● PROBLEM TO WORK ON
Please arrange the rows between the lines holding "Viewing what is" and "4. the green leaf at Rect(46, 669, 83, 741)", inclusive, as a JSON list of strings with one string per line and blank lines left out.

#### INPUT MATERIAL ####

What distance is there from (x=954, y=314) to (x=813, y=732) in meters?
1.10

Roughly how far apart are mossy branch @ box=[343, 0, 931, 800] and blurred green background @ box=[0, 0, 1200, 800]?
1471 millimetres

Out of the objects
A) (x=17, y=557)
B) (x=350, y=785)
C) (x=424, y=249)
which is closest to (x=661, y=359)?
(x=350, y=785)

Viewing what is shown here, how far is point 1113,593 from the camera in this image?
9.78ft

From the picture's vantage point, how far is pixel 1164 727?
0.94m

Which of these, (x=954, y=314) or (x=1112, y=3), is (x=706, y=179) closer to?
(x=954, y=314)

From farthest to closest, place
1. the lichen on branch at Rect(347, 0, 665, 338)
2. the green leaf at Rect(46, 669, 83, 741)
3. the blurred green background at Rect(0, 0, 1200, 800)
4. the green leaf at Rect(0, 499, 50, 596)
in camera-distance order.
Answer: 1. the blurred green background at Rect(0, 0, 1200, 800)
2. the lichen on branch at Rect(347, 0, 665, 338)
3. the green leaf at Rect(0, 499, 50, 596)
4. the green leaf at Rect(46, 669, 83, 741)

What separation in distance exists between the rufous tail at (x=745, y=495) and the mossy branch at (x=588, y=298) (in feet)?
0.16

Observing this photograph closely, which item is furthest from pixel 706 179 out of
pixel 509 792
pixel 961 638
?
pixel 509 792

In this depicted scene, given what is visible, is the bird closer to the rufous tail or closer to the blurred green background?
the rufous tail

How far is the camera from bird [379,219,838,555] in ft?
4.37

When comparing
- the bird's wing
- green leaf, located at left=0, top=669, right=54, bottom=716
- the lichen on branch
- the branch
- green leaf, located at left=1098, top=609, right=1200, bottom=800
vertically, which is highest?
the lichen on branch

####
#### INPUT MATERIAL ####

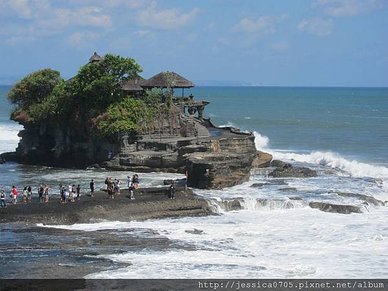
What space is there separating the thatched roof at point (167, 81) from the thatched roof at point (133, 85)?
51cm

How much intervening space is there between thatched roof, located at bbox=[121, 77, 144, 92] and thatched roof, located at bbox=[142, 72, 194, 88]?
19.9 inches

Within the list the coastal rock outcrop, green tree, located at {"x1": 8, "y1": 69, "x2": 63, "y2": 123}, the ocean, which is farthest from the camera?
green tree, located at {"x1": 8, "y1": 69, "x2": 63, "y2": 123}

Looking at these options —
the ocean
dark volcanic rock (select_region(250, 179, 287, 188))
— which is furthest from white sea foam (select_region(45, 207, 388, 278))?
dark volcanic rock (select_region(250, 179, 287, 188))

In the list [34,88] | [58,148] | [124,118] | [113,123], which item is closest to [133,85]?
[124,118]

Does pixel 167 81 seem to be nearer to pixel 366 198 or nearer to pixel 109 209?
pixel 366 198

####

● EXERCISE OUTPUT
[
  "Viewing what is shown here, how far is point 1113,593 from the camera in this image?",
  "9.78ft",
  "From the picture's vantage point, how far is pixel 1164 727?",
  "0.94m",
  "Which of these, (x=954, y=314) or (x=1112, y=3), is (x=706, y=179) closer to?",
  "(x=954, y=314)",
  "From farthest to closest, place",
  "1. the lichen on branch at Rect(347, 0, 665, 338)",
  "2. the green leaf at Rect(46, 669, 83, 741)",
  "3. the blurred green background at Rect(0, 0, 1200, 800)",
  "4. the green leaf at Rect(0, 499, 50, 596)",
  "in camera-distance order.",
  "Answer: 1. the blurred green background at Rect(0, 0, 1200, 800)",
  "2. the lichen on branch at Rect(347, 0, 665, 338)",
  "3. the green leaf at Rect(0, 499, 50, 596)",
  "4. the green leaf at Rect(46, 669, 83, 741)"
]